Das mit dem anbraten hat bei einem Filet ohne  Haut nur optische Zwecke.
Je nachdem findet der eine die eine oder andere Seite eben schöner, wenn sie nach oben guckt auf dem Teller.
Bei den schnellen Garzeiten von Fisch muss man ja nur einmal wenden, dann liegt eben die zuerst angebratene Seite nachher oben.
Beu Filets mit Haut (geschuppt) würde ich immer zuerst die Hautseite anbraten, und das auch recht lange, so ne knusprige Haut schmeckt nämlich klasse.

Wie gesagt: Ich sleber habe aus meiner Erfahrung natürlich auch Versuche gemacht (ist schon Jahre her), und damals festgestellt dass mir die langsam aufgetauten Filets besser gefallen und dies auch immer so veröffentlicht und weitergegeben.

Aber es ist ja nie ein Fehler mal wieder das "Althergebrachte" zu überprüfen.
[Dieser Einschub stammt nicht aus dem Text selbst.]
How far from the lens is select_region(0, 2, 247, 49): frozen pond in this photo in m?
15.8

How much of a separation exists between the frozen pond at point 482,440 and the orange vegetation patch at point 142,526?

Zudem haben Angeln und Kochen eines gemeinsam:
Jeder kann "Experte" sein und das so machen (kochen oder angeln) wie er das für richtig hält))


----------



## Gelöschter User (18. Dezember 2003)

> _Original geschrieben von Thomas9904 _
> *
> Beu Filets mit Haut (geschuppt) würde ich immer zuerst die Hautseite anbraten, und das auch recht lange, so ne knusprige Haut schmeckt nämlich klasse.
> 
> *



Versuch das mal mit einem ganz frischen Fisch. Der wölbt sich durch wie ein Flitzbogen.


----------



## Thomas9904 (18. Dezember 2003)

Deswegen so lange mit einem Wender mit nur soviel Druck in der Pfanne auf der Haut braten, dass zwar die Haut komplett gebraten wird, aber nicht der Fisch "ausgequetscht".
Beim Wenden dann runterschalten und einen Deckel drauf.
Und so frisch dass er sich wölbt, wird der Fisch auch bei Anglern meist nicht sein (nach der Totenstarre wölbt sich nix mehr, und das geht ja recht fix).


----------



## Gelöschter User (18. Dezember 2003)

> _Original geschrieben von Thomas9904 _
> *Und so frisch dass er sich wölbt, wird der Fisch auch bei Anglern meist nicht sein (nach der Totenstarre wölbt sich nix mehr, und das geht ja recht fix). *



Na ja, beim Dorsch kann das schon mal einen Tag dauern.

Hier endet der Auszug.